Redox regulation of angiogenesis is an important and emerging topic in vascular sciences; reactive oxygen species (ROS) modulate vascular endothelial cell (EC) proliferation and migration, but the molecular mechanism underlying this phenomenon remains largely unclear. We have shown micromolar concentrations of the pro-angiogenic metabolite deoxyribose-1-phosphate (dRP) detected by mass spectrometry (MS) and nuclear magnetic resonance (NMR) in the supernatants of collagen- and thrombin-stimulated platelets. The genetic silencing of dRP-generating enzymes uridine phosphorylase (UP) and thymidine phosphorylase (TP) in mouse platelets significantly reduced the levels of dRP in platelet supernatants and impaired the ability of protein-free platelet supernatants to enhance human umbilical vein endothelial cell (HUVEC) motility. Chick chorioallantoic membrane (CAM) vascularisation assays performed with protein-free supernatants suggested that the release of dRP by platelets stimulates angiogenesis in vivo.

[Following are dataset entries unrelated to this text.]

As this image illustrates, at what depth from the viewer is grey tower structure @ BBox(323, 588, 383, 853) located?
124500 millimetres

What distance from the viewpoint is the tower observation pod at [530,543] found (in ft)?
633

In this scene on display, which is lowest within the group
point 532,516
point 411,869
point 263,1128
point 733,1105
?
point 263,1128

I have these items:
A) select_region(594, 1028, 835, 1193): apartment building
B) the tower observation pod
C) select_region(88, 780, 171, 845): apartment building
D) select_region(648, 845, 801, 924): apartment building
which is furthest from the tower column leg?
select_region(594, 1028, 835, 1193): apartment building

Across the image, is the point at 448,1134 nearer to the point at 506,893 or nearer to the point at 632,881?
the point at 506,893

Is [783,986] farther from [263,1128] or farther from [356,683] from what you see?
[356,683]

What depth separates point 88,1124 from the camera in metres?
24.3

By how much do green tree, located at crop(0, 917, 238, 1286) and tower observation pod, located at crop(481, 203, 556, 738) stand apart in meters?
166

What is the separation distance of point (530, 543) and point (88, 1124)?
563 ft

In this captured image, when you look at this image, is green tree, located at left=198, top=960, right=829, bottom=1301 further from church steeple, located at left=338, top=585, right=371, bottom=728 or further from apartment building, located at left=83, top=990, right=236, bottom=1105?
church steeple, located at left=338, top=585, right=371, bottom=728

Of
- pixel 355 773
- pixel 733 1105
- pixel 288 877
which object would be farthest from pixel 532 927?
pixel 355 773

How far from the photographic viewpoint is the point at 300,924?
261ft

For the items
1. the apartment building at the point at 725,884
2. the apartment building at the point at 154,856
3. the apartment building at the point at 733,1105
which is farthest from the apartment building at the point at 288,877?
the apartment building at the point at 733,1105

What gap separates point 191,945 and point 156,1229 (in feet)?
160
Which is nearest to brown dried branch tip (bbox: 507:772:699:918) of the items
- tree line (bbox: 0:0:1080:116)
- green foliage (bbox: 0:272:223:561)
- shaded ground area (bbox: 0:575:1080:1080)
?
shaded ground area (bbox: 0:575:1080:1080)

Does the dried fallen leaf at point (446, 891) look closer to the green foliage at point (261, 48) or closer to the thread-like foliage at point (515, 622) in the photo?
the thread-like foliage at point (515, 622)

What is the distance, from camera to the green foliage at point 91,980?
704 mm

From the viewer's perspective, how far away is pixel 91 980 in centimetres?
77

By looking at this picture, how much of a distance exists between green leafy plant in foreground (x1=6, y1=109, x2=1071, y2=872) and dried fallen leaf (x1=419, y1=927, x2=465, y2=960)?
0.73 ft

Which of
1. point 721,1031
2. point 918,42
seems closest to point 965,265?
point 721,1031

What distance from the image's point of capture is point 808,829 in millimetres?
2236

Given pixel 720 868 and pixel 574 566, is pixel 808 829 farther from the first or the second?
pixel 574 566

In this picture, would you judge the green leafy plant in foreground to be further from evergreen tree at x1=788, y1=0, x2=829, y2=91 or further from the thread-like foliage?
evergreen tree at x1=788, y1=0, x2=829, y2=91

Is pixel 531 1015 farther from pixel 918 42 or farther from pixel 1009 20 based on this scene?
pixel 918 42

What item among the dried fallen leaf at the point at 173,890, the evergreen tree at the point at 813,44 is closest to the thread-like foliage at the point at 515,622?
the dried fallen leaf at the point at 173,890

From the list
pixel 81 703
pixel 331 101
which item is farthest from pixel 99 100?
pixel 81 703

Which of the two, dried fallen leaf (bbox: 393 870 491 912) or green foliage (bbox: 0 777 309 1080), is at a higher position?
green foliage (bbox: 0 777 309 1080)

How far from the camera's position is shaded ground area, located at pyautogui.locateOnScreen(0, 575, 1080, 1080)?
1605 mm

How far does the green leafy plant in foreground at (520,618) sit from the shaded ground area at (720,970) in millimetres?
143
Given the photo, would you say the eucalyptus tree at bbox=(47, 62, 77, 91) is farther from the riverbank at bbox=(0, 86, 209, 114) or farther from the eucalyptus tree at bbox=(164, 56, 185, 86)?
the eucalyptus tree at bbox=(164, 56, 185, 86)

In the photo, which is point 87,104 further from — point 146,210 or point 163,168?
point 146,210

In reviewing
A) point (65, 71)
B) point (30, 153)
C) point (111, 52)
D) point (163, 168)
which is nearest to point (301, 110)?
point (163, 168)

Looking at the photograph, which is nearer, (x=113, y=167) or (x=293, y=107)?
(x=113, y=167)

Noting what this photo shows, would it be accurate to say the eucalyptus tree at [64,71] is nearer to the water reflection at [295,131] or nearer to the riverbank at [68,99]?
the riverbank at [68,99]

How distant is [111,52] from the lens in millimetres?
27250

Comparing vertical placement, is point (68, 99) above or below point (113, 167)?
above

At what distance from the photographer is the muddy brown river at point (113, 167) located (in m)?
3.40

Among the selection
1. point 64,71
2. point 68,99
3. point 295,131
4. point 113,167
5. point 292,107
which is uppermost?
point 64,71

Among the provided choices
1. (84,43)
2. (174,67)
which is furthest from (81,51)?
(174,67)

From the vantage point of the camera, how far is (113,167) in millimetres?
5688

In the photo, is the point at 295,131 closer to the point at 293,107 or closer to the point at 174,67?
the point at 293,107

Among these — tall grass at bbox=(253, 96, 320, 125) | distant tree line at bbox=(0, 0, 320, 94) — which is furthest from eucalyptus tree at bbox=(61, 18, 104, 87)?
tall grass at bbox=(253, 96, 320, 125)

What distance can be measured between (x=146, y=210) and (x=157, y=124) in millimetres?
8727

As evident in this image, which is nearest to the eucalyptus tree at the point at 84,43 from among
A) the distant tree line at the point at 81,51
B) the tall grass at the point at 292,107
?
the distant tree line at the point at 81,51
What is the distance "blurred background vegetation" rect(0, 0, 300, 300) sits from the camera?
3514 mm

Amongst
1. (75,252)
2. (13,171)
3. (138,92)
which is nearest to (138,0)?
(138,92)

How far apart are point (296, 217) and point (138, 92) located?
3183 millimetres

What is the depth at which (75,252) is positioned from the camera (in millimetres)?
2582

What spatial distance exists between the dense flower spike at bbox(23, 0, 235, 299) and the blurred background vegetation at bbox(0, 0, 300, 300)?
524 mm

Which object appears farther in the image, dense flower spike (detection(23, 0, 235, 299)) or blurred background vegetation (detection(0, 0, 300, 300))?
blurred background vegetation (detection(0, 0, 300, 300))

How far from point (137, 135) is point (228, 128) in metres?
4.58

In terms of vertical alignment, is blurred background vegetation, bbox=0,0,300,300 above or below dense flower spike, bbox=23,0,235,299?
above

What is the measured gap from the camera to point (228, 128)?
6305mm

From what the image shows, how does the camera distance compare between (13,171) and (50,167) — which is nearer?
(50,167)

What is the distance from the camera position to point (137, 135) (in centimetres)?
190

To understand the pro-angiogenic effect of dRP, we investigated further the molecular mechanism of action of dRP and whether this effect was observed in other nucleoside derivatives deoxyribose-5-phospate (dR5P), ribose-1-phosphate (R1P) and deoxyribose (dR). Using live cell real-time confocal imaging and fluorescence assays, HUVEC treatment with dRP significantly increased ROS generation. Similarly, dR5P and R1P also induced ROS accumulation in HUVECs, whereas dR did not. The protein expression of the redox stress marker heme oxygenase-1 (HO-1) and Integrin β3 were shown to be upregulated by dRP and its phosphorylated derivatives (except dR) by immunoblot experiments. Vascular endothelial growth factor (VEGF), vascular endothelial growth factor receptor 2 (VEGFR2), interleukin 8 (IL-8), and stromal cell-derived factor 1α (SDF-1α) showed a similar effect. In parallel, only dRP and its phosphorylated derivatives increased HUVEC cell motility in scratch-healing assays and capillary tube formation using Matrigel™ assays. The causative link between integrin β3 upregulation and increased HUVEC motility/capillary tube formation was proved using integrin-specific inhibitory antibodies'. Furthermore the angiogenic potential of dRP was confirmed in vivo.
In summary, dRP and its phosphorylated derivatives were shown to play a relevant role in the paracrine regulation of EC motility and pro-angiogenic activity by up-regulating integrin β3 in a ROS-dependent manner possibly signaling via VEGFR2. dRP is likely to play a role in the stimulation of postnatal angiogenesis and tissue regeneration.